Поразительно, но похожая ситуация по какой-то Высшей воле (не иначе) получила продолжение в жизни и творчестве самого Шаламова. Под впечатлением так называемого «московского прощания» с А. А. Ахматовой во дворе морга больницы Склифосовского 9 марта 1966 года (см.: 5, 195- 196), Шаламов написал стихотворение, разумеется, не попавшее в печать. В нем были такие строки: «Распахнут подземелье столетья, / Остановится время-пора / Лифтом морга, как шахтною клетью, / Дать добычу судьбы - на гора. // Нумерованной, грузной, бездомной / Ты лежала в мертвецкой - и вот / Поднимаешься в синий огромный / Ожидающий небосвод» (3, 411). Казалось бы, мало уместно, говоря о кончине «одного из самых щепетильнейших поэтов» (5, 35), сопоставлять лифт мертвецкой  с «шахтною клетью», подходить к таинству смерти с лагерными измерениями: «Дать добычу судьбы - на гора». Но одно бесспорно: произошло наложение образа «АННЫ I» (5, 292), старухи «в мятом, ситцевом старом халате» (такой Шаламов увидел Ахматову в гробу), на образ никому не ведомой старой колымчанки, тоже «нумерованной» и тоже «бездомной». Обе женщины с равным духовным величием покинули «подземелье» жестокого века, чтобы вознестись в «синий огромный» небосвод согласно православному чину погребения (3, 411-412). Такой естественной и одновременно экстраординарной параллелью (возможно, сам не ведая) Шаламов облек в плоть и кровь суть «жизненного явления, называемого "Ахматова"» (95, 193): «Я была тогда с моим народом, / Там, где мой народ, к несчастью, был» [4: с. 188].
Действительно, не только «тюремное», но и «церковное» небо часто «было совсем близко - рукой подать»  (1, 619). И дело не только в том, что безбожная власть превратила храмы в зловонные места арестантской ночевки. Даже с уголовниками, смертельными врагами Иванов Иванычей (общая «кличка» интеллигентов), в сакральных помещениях могли происходить необъяснимые метаморфозы. Так, в подвале бывшего монастыря, до отказа «набитого» людьми, «невысокий блатарь Гусев» протолкнул автобиографического героя, случайного попутчика, к окну, предварительно выбив в морозную ночь стекло. В итоге только им двоим из двухсот арестантов стал доступен спасительный свежий воздух (1, 618-619; рассказ «Первый зуб»).

ФРАГМЕНТ ДАННЫХ:
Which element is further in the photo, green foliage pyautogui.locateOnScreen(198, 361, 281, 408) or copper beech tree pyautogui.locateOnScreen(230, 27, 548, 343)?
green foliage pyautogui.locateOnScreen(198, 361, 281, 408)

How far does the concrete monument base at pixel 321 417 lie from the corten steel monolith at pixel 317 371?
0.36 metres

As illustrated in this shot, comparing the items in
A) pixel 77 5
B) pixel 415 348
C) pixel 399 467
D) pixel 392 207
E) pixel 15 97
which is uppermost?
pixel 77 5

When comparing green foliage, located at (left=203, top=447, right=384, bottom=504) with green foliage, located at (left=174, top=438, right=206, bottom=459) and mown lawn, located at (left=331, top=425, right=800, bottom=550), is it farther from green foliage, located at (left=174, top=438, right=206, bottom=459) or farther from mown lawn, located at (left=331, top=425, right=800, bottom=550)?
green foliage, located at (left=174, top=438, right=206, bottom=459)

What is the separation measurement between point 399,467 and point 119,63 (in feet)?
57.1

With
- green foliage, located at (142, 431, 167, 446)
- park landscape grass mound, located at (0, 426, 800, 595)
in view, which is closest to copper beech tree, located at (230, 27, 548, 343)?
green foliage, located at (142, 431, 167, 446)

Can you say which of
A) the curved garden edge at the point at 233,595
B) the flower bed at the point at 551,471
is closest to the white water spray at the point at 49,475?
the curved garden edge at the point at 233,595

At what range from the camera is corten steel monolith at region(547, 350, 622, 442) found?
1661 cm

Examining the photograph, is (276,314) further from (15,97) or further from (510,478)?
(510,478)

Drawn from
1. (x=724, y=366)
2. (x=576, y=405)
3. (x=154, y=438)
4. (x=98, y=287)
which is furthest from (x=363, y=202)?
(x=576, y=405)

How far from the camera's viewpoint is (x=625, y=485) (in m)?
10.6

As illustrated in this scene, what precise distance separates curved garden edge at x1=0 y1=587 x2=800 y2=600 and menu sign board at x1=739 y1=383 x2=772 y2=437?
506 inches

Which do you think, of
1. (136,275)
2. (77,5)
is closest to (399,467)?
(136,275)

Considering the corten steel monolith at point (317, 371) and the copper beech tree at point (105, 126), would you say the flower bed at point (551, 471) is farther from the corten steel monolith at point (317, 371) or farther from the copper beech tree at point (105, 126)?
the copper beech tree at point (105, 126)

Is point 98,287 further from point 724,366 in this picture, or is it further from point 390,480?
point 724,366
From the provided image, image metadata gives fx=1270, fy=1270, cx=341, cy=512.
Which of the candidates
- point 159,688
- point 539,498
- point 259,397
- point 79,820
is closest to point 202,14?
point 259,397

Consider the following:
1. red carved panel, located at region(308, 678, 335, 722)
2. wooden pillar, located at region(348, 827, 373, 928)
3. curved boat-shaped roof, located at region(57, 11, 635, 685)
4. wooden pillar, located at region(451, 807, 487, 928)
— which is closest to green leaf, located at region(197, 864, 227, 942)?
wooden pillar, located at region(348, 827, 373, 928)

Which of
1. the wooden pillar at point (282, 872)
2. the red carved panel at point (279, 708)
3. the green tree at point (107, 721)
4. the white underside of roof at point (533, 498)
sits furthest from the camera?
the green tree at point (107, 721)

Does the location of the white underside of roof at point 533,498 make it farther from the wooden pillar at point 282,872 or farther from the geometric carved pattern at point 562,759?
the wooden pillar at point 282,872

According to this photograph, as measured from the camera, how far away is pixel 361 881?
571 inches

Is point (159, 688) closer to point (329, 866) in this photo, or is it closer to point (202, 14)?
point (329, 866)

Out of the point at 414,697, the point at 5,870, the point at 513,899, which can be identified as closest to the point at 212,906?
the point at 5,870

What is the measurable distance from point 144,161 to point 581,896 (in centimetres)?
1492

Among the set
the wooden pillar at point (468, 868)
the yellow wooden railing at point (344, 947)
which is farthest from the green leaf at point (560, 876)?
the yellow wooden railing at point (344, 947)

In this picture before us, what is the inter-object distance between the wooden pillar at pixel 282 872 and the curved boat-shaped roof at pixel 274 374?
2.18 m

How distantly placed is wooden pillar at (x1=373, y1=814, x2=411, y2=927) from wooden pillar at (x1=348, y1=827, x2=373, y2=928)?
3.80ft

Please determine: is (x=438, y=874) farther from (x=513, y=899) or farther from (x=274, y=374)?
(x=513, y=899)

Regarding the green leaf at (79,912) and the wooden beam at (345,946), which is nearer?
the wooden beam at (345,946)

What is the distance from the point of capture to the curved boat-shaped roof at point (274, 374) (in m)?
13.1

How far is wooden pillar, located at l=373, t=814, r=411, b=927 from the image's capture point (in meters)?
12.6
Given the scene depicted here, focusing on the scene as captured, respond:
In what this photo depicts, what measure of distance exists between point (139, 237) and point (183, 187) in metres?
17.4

ЧТО СДЕЛАТЬ:
(A) Кто во фрагменте текста о Шаламове протолкнул автобиографического героя к окну в подвале бывшего монастыря?
(B) Соберите все строки записей, где встречается слово «garden», с учетом регистра букв.
Текст и записи между собой никак не связаны.

ИТОГОВЫЕ ОТВЕТЫ:
(A) Невысокий блатарь Гусев.

(B)
A) the curved garden edge at the point at 233,595
the curved garden edge at the point at 233,595
As illustrated in this scene, what precise distance separates curved garden edge at x1=0 y1=587 x2=800 y2=600 and menu sign board at x1=739 y1=383 x2=772 y2=437?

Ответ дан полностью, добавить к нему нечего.